Now I wanted to punch him in the face. If a restaurant can't be trusted to get water right, why would you want to eat a full meal there?
My partner then handed me a greasy menu which was written entirely in Vietnamese. "Okay, lemme see" he said while rubbing his chin, "we want... um... this one. Yeah, this one." He pointed to a picture of a beef bowl that looked identical to every other picture on the grease stained menu. I was suddenly reminded that my partner is about as Vietnamese as I am.
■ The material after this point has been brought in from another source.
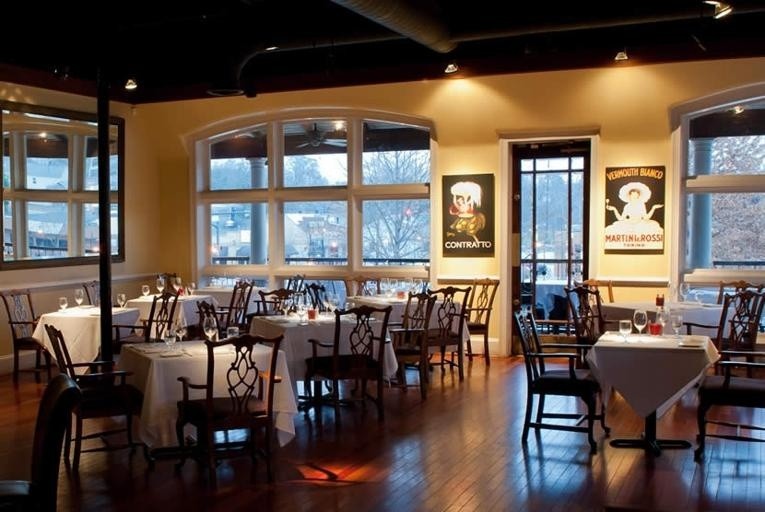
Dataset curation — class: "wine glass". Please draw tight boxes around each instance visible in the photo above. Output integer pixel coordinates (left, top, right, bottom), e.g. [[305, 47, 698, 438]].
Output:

Needless to say, I had a sneaky suspicion that we were not going to be served what we wanted, although at that moment, all I really wanted was any kind of emergency that would require us to leave the building immediately. Just as I was devising a plan to activate the emergency help button on my radio without my partner seeing, our waiter came by and took our order.
I sat quietly and did my best to ignore the unmistakable and alarmingly nearby sound of dogs barking which had intensified since we sat down and then became frighteningly quiet seconds after we placed our order. "There must be a dog kennel near here" my idiot partner said. I sat quietly and reflected deeply on my life and the various paths it had taken that ultimately lead me to Pho 11's.
For the record, I'm not saying that I think the nearby pack of dogs were in any way connected to the restaurant or it's owners. And I certainly hope our ordering food was in no way connected to their sudden and unexplained silence. After all, this is America, and I really don't think that anyone could get away with something like that. And if Pho 11's is guilty of what I believe to be the most horrid of crimes, I think they'd surely make some kind of attempt to cover it up. They certainly wouldn't keep live dogs locked up out back, just an ear shot away from their customers. Also, if my initial suspicions were correct, the California Department of Environmental Health would not have issued Pho 11's a "B". They would have gotten at least a "C-" and the owners would have been prosecuted to the fullest degree. I quietly reassured myself with this logic as our beef bowls arrived. Upon seeing my dinner, I immediately broke out into a cold sweat and sat motionless while my entire life flashed before my eyes. My partner didn't hesitate for a second; he dove right in and was immediately singing the praises of Pho 11's and their questionable beef.
I was now faced with a moral dilemma: Do I eat the mystery beef, and possibly risk violating the unspoken promise that all dog owners subconsciously make with their pets about never turning to them for nourishment even if stranded on the most deserted of islands? Or do I refuse the food, and insult my partner, Pho 11's and their customers and (worst of all) disgrace my fathers legacy?
I made the decision and I stand by it to this day; I ate the beef.
It didn't taste like beef. I think the less said about this the better. Do yourself and your conscience a favor; don't go to Pho 11's, ever.